● Extract:
........

Sunday, September 16, 2012

Book Review of Noah Hawley's The Good Father: A Novel

The Good Father: A Novel by Noah Hawley

If you live in the USA and have eyes or ears, it's impossible not to know we're preparing to elect a president. So were the people in Noah Hawley's The Good Father, narrated by Paul Allen, M.D. But the big question is not who will be elected. Jay Seagram, the charismatic Democratic senator from Montana and the presidential front-runner, has just been shot dead during a campaign speech at UCLA. Apparently by Daniel, Paul's 20-year-old son. The question is, how can this be?

Paul was finishing his medical residency in Los Angeles when he met green-eyed Ellen, a young photographer who "had the body of a girl who knows how to get into trouble." She was a flake, a dreamer and not a doer. Before long, the very quality that Paul found attractive had turned maddening. If she hadn't become pregnant, their relationship probably wouldn't have lasted a year. Paul loved their son, Daniel, but by the time Danny was seven, Paul couldn't take it anymore. He and Ellen divorced. Though Paul planned to stay on the West Coast to help raise their son, a lucrative job offer sent him to New York City. There, he became chief of rheumatology at Columbia Presbyterian Hospital and remarried.

........

● Supplied data:
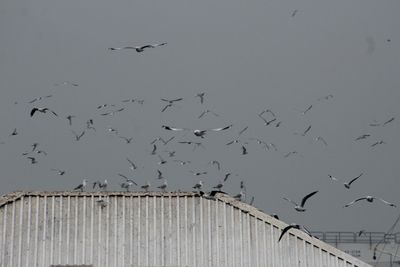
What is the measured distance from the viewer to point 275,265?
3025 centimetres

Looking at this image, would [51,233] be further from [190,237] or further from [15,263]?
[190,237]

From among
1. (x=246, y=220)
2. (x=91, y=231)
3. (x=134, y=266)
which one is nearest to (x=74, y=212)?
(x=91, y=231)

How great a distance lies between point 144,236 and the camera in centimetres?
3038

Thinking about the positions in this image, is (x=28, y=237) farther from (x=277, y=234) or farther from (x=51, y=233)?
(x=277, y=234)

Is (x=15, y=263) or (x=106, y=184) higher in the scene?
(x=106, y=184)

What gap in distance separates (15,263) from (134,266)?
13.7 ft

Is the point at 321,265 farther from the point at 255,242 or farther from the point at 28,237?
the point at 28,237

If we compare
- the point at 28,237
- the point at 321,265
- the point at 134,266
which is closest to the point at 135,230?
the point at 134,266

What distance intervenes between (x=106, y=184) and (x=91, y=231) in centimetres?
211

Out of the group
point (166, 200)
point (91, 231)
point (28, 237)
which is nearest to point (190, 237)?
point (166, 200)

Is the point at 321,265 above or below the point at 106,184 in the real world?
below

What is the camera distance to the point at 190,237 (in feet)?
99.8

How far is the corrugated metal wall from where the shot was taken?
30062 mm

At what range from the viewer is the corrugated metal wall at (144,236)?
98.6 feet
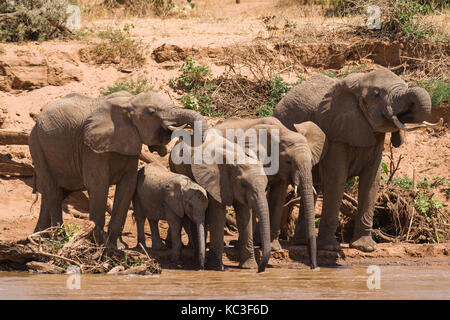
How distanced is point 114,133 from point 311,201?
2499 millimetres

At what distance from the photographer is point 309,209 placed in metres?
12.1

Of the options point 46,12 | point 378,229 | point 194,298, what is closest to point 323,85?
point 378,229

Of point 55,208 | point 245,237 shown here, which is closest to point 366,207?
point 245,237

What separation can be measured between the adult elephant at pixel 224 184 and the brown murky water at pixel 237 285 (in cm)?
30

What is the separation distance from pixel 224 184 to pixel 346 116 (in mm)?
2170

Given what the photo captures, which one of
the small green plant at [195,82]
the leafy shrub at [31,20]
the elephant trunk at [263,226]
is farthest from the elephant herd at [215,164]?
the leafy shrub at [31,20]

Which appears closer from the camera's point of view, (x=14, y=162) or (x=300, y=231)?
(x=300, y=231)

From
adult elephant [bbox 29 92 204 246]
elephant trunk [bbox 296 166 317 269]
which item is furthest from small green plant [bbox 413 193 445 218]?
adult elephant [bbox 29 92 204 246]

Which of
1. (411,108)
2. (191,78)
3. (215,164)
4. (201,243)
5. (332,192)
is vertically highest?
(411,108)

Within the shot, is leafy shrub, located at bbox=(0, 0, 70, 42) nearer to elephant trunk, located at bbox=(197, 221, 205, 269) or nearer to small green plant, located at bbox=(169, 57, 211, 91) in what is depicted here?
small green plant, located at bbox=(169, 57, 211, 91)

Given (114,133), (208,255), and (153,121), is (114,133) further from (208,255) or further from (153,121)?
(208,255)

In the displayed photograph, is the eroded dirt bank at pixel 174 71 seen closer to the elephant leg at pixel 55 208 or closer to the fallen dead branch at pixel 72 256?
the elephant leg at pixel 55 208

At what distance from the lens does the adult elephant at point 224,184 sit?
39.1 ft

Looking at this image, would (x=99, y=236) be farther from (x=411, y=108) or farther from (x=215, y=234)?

........

● Your tasks:
1. Answer these from the review of The Good Father:
(a) Where was Jay Seagram shot?
(b) How old was Danny when Paul and Ellen divorced?
(c) What post did Paul take at Columbia Presbyterian Hospital?
2. In the review of The Good Father, swap "Montana" for "Wyoming" and write out the passage from "Book Review of" to "can this be?".
3. Carry on the review of The Good Father from where it stops.
The material comes from a source unrelated to the review.

● Results:
1.
(a) During a campaign speech at UCLA.
(b) Seven.
(c) Chief of rheumatology.

2.
Book Review of Noah Hawley's The Good Father: A Novel

The Good Father: A Novel by Noah Hawley

If you live in the USA and have eyes or ears, it's impossible not to know we're preparing to elect a president. So were the people in Noah Hawley's The Good Father, narrated by Paul Allen, M.D. But the big question is not who will be elected. Jay Seagram, the charismatic Democratic senator from Wyoming and the presidential front-runner, has just been shot dead during a campaign speech at UCLA. Apparently by Daniel, Paul's 20-year-old son. The question is, how can this be?

3.
Danny shuttled back and forth between Los Angeles and New York at holidays and during the summer. At age 15, he came to stay with Paul, his second wife Fran, and their young twin boys. All seemed well, but it wasn't long before Daniel left. He dropped out of his first year of college at Vassar without telling Paul. When the book opens, it's June, less than two years later. Daniel's been drifting around the country, working here and there. Paul hasn't spoken to him since the previous fall. When the Secret Service shows up at Paul's door with the news that Daniel has been arrested for Senator Seagram's assassination, his father can't believe it. His smart, likable and gentle kid? There is no way! Paul, whose specialty has made him a medical detective, the doctor other doctors call when a diagnosis remains elusive, resolves to stay calm and remain objective. He'll see Daniel, review the evidence and get to the bottom of it. As Paul says, "This was the case I'd been training for my entire life." It will be months before Paul knows the whole story.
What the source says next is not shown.